FIG. 10 is a side elevation view illustrating another embodiment of the luminaire of this invention; and
FIG. 11 is a perspective view illustrating an embodiment of the hot plate and ultra violet filter of this invention;
This invention includes overlapping rotating lens devices each including lenticular lens elements movable into a position to interrupt the beam of light for selecting beam shape by altering a circular beam pattern to ellipsoidal beam patterns and for moving the ellipsoidal beam patterns to a desired orientation.
Referring now to the drawings, FIGS. 1 and 2 illustrate the wash luminaire of the present invention, generally designated 10. Luminaire 10 comprises a housing 12 connected to a yoke 14 which may be suspended from a supporting truss (not shown) by means of a clamp (also not shown) attached to yoke 14 at connector 16.
Yoke 14 comprises a suitable metal frame 18 including a metal bracket 20 to reinforce yoke 14. Connector 16 is bearing mounted and connected by means of a shaft 22 to a gear 24 positioned adjacent bracket 20. Gear 24 includes a notch (not shown) which operates with an adjacent position sensor (not shown) for pan position control. A motor 26, supported by frame 18, drives belt 28 to rotate gear 24 for the purpose of providing a 360 degree rotation about the centroidal axis P of shaft 22. This provides the pan capability to luminaire 10. A suitable idler arrangement 30 is provided to engage belt 28.
Another motor 31, also supported by frame 18, drives belt 32 to rotate gear 34 for the purpose of providing at least a 270 degree rotation about the centroidal axis T of a shaft 36. Similar to gear 24, gear 34 includes a notch 34a which operates with an adjacent position sensor 34b for tilt position control. This provides the tilt capability to luminaire 10. Another suitable idler arrangement 38 is provided to engage belt 32. A travel stop 37 is connected to the tilt mechanism to limit movement of luminaire 10 to a desired tilt angle.
A manual off-on switch or breaker 52 is also mounted externally on yoke 14. A cooling fan 48 mounted in a housing 50 is operable to draw cooling air into yoke 14 through a plurality of vents 54, across the internal components of yoke 14, and outwardly through a similar plurality of vents 56. A cover 59, formed of a rigid synthetic material, which includes vents 54 and 56, encloses yoke 14 and the above described components.
In FIGS. 3, 4, and 5, housing 12 is illustrated and generally comprises an aluminum casting 57 and a bezel 58, formed of a suitable rigid synthetic material. Casting 57 includes a base 60, at a first end, from which a first plurality of contoured external cooling fins 62 extend. A stepped annular relief 66 is provided within casting 57 and includes an annular portion 64 and a truncated elliptical portion 69. Annular portion 64 also includes cooling vents 65. A second plurality of internal cooling fins 63 are disposed about an inner annular periphery of annular portion 64. First and second fins 62, 63, respectively, are aligned.

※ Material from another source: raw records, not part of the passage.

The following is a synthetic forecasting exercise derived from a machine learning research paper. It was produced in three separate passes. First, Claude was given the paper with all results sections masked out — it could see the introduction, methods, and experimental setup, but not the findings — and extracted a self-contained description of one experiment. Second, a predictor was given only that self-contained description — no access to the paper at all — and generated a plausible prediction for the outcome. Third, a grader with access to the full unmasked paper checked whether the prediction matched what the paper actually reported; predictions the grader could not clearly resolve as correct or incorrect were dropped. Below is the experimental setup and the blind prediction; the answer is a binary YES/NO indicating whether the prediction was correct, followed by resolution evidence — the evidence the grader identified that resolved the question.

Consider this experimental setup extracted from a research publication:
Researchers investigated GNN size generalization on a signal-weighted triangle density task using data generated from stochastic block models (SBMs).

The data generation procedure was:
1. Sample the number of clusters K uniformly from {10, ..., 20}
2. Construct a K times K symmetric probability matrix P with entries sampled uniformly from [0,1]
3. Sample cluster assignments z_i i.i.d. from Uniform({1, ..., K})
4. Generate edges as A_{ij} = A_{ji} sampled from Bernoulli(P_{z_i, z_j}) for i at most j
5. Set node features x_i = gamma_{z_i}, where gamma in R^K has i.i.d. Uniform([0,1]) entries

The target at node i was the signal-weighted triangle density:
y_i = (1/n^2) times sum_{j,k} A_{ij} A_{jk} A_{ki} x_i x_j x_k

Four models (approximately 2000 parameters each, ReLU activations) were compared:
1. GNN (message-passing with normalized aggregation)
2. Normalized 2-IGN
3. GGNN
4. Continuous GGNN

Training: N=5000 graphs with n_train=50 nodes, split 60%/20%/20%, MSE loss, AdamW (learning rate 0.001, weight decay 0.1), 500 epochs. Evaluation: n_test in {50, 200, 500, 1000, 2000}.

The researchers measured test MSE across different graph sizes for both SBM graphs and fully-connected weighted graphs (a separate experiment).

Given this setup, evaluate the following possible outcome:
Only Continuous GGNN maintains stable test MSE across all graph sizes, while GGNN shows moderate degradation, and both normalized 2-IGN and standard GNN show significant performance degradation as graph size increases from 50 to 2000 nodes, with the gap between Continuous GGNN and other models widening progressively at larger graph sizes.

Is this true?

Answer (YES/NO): NO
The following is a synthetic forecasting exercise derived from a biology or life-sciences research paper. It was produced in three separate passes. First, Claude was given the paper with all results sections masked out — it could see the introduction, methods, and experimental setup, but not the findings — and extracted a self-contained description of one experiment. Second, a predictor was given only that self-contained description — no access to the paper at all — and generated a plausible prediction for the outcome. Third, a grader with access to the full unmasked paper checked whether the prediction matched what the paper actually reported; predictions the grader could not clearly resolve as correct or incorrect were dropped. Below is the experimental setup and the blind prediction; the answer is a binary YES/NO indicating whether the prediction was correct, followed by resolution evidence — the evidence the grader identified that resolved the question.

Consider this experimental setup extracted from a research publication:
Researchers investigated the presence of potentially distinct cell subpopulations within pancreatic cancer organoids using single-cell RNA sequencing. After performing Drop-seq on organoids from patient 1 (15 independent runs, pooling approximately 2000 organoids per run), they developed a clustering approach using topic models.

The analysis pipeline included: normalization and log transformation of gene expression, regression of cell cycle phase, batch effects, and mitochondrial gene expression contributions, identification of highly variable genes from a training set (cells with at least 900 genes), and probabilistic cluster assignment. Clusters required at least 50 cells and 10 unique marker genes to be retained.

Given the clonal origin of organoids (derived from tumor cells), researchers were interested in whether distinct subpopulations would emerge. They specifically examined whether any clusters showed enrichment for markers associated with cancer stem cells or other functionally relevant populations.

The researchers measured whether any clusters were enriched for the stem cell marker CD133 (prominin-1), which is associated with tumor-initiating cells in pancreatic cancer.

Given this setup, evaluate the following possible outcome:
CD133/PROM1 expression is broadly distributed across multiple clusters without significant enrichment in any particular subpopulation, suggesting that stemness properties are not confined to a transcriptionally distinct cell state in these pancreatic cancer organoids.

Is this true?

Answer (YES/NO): NO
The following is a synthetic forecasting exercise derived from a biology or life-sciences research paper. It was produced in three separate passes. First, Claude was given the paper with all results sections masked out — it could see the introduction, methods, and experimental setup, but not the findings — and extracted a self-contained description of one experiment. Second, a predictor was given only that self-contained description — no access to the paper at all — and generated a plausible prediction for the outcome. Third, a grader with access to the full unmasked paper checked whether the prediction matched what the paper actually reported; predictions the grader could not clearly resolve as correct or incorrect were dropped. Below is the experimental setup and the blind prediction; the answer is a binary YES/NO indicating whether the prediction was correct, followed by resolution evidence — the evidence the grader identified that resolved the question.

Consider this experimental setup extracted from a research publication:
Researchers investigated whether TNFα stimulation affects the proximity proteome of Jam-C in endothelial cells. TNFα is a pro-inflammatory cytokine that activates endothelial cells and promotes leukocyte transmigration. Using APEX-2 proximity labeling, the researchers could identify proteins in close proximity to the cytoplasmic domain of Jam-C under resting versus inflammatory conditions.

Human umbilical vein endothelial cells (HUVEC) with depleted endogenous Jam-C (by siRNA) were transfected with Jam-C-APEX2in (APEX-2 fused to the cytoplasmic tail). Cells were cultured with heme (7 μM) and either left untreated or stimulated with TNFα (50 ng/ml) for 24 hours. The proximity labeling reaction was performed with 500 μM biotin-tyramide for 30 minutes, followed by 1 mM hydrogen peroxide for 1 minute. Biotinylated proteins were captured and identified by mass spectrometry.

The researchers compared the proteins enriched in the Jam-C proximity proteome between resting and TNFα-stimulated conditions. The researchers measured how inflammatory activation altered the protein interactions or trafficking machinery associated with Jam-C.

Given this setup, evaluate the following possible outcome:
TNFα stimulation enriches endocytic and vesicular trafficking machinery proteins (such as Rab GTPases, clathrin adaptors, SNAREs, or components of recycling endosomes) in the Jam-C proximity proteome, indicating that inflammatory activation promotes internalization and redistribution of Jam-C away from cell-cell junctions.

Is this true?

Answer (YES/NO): NO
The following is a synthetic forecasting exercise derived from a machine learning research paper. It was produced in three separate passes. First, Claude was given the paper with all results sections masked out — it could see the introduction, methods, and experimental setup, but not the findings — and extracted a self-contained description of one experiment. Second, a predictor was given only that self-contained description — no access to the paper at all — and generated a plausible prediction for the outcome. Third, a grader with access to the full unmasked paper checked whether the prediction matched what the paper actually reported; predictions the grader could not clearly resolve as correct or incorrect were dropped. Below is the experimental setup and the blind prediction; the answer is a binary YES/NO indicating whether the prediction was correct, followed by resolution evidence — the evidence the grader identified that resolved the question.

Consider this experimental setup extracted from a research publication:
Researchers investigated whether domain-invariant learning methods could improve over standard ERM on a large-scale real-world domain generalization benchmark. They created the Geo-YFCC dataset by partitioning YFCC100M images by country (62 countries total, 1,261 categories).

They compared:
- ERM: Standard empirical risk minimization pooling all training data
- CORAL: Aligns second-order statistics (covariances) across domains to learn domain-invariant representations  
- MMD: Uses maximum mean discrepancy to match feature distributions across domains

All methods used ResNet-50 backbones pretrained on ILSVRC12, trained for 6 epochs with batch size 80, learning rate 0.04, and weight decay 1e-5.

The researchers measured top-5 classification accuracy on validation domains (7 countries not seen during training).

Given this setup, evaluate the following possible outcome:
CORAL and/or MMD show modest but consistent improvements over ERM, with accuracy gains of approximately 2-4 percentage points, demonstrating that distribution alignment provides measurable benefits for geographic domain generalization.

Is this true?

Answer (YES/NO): NO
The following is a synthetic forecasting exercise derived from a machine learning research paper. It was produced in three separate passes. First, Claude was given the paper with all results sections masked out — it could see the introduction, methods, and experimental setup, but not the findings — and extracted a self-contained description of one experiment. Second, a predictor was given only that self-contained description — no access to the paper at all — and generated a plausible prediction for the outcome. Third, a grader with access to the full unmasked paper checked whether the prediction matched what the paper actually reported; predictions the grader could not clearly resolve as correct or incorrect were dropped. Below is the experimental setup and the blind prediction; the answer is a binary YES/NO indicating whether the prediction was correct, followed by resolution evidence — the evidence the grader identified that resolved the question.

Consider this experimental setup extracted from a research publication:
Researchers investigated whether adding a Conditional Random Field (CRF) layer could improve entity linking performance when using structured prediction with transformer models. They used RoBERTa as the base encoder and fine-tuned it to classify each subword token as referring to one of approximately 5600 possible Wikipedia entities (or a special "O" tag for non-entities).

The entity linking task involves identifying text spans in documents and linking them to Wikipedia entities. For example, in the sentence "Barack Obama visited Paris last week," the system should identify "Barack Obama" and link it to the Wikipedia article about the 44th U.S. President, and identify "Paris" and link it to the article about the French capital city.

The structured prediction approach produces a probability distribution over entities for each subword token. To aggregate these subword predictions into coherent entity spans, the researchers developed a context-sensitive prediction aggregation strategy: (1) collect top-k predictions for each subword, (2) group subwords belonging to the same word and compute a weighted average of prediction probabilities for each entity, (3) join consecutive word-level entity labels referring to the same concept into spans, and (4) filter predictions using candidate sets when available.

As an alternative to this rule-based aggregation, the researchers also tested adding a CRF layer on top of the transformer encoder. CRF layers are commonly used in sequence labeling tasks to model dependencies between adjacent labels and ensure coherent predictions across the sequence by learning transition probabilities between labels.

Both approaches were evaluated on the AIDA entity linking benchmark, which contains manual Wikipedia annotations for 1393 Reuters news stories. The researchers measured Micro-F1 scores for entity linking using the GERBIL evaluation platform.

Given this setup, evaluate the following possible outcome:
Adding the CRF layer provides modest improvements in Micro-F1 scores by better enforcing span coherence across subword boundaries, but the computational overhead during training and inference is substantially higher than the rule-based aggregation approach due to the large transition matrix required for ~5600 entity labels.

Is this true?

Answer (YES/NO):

An aluminum end cap 68 is mounted on a second end of casting 57. A lamp base 70 and lamp 72 are mounted on end cap 68. Lamp 72 extends into open annular relief 66. An elliptical reflector 74 is also mounted in elliptical portion 69 so as to suitably surround lamp 72. Lamp 72 is powered by AC power in a conventional manner.
An aluminum heat blocking wall, or hot plate 76, is mounted on the first end of casting 57, and is spaced from a motor mounting plate 78 by spacer elements 80. A plurality of motors 82 are mounted on motor mounting plate 78 and rotating shafts 84, extending from motors 82, are operable to be belt driven to rotate a plurality of staggered colored filters 86, a pair of overlapping, staggered lenses 87, 88 and a conventional color wheel 89. Tabs, such as tab 86a, on color filter 86, are provided on these shaft mounted, rotating lenses, filters, etc., to operate with a plurality of respective adjacent position sensors 257 mounted on a pair of motor/driver sensor boards 94 mounted between plates 76, 78 for the purpose of sensing the positions of each of the shaft mounted rotating devices including color filters 86, etc.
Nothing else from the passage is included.